How to calm yourself and others in the face of the threat of the Coronavirus
Whether you are a father, mother, co-worker or roommate, in the classroom or not, we all transmit our emotional states through non-verbal language, expressiveness, mood or through language.
Collective panic or constant concern and alarm both for health and for the impact on the family, local or national economy; It is generating a collective anguish that especially floods children who cannot even fully understand the danger.
Of course, perhaps the youngest are the least vulnerable with respect to the impact of the coronavirus on health, but they are the most in need of a safe environment to be able to remain calm.
- Related article: "The 7 types of anxiety (characteristics, causes and symptoms)"
How to take care of yourself psychologically and take care of others in the face of the coronavirus
The care system is activated and developed through the behaviors that precisely the prevention measures limit, such as contact, closeness, touching, caressing, kissing...
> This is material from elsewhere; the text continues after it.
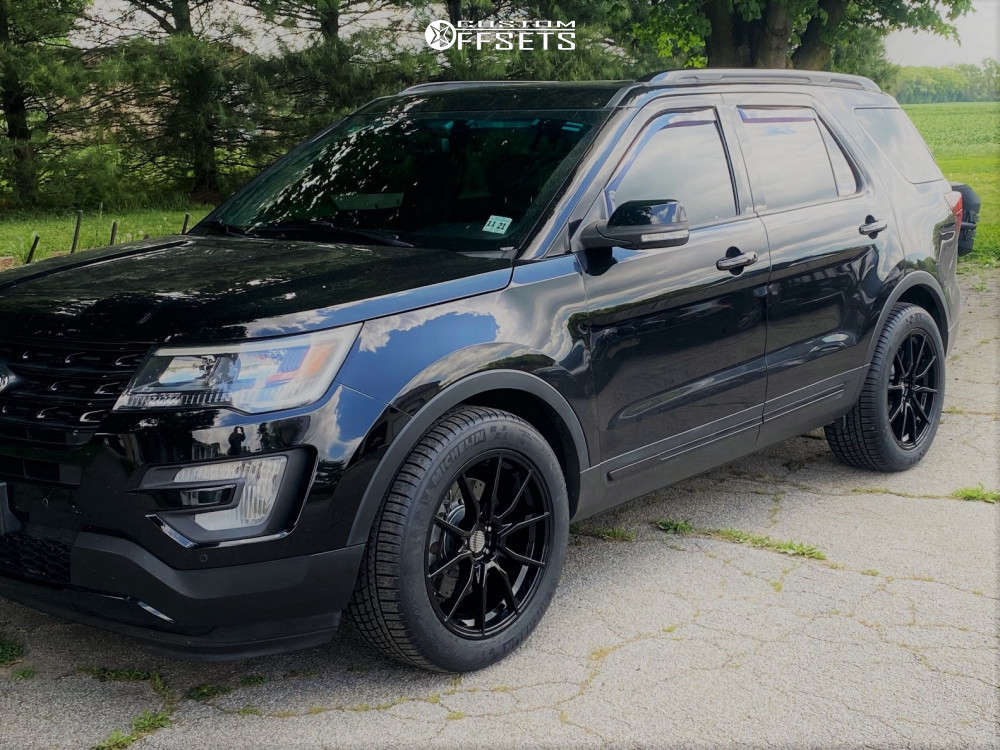 2017 Ford Explorer Nearly Flush on 20x10 40 offset OE Performance 193 and 295/45 Michelin Pilot Sport A/s 3 Plus on Stock Suspension - Custom Offsets Gallery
We are overexposed to a huge amount of information, before which we
we become subject matter experts or become overwhelmed with data indigestion or fall into obsessive control rituals. So making responsible use of both medical and psychological guides of the measures that are coming into our hands is essential.We can start by observing our body's response, how thoughts are triggered, and trying to connect with our breath.
Small exercise to calm down in the face of a collective threat
Look around you, if you have children in your care or elderly people, your fears reach them through psychological contagion without saying a word. Don't keep reading, just breathe, imagine how when you breathe out your fears and alarms are reduced, they vanish like smoke from a match.
Now smile, smile within yourself, smile at that emotional capacity to calm down and relax, smile too and warmly accept the fear experienced. Then go to your children or to the elderly people who are in your care, smile at them too, also accept the fear they have experienced without being yet conscious, speak to them delicately, smile at them with your eyes, address them with delicate and careful words, do not be afraid to put words to their fears and yours.
As we express, we tame our innermost fears, and in this way we favor our calm and that of others.
Realizing the alarm that goes off every time we look for signs of calm and can't find it helps us appreciate what's important, which is that we ourselves do not become alarm detonators, of danger to help keep everyone's spirits calm.
Other tips to stay in control
Shared acts such as group meetings on balconies and windows allow us to keep the contact in isolation, share the joy of togetherness and generate a shared state of joy.
If we have to salvage something from this experience it is how we are updating and prioritizing our social mind-body, which extends beyond ourselves and links us in the distance.
Shared resources, shared humor, shared states, even if it's a distance of one meter, we share our states.
As a psychologist, my personal and professional challenge right now is to help us realize how emotions, thoughts, and responses transcend beyond oneself. Vitaliza, as a health center is still sensitive to the need for close human support. Those who are lonely or overwhelmed or who want to continue the support they have received so far have the opportunity to find in vitalize its doors open online.
Author: Cristina Cortes, Psychologist, psychotherapist and Director of VITALIZA.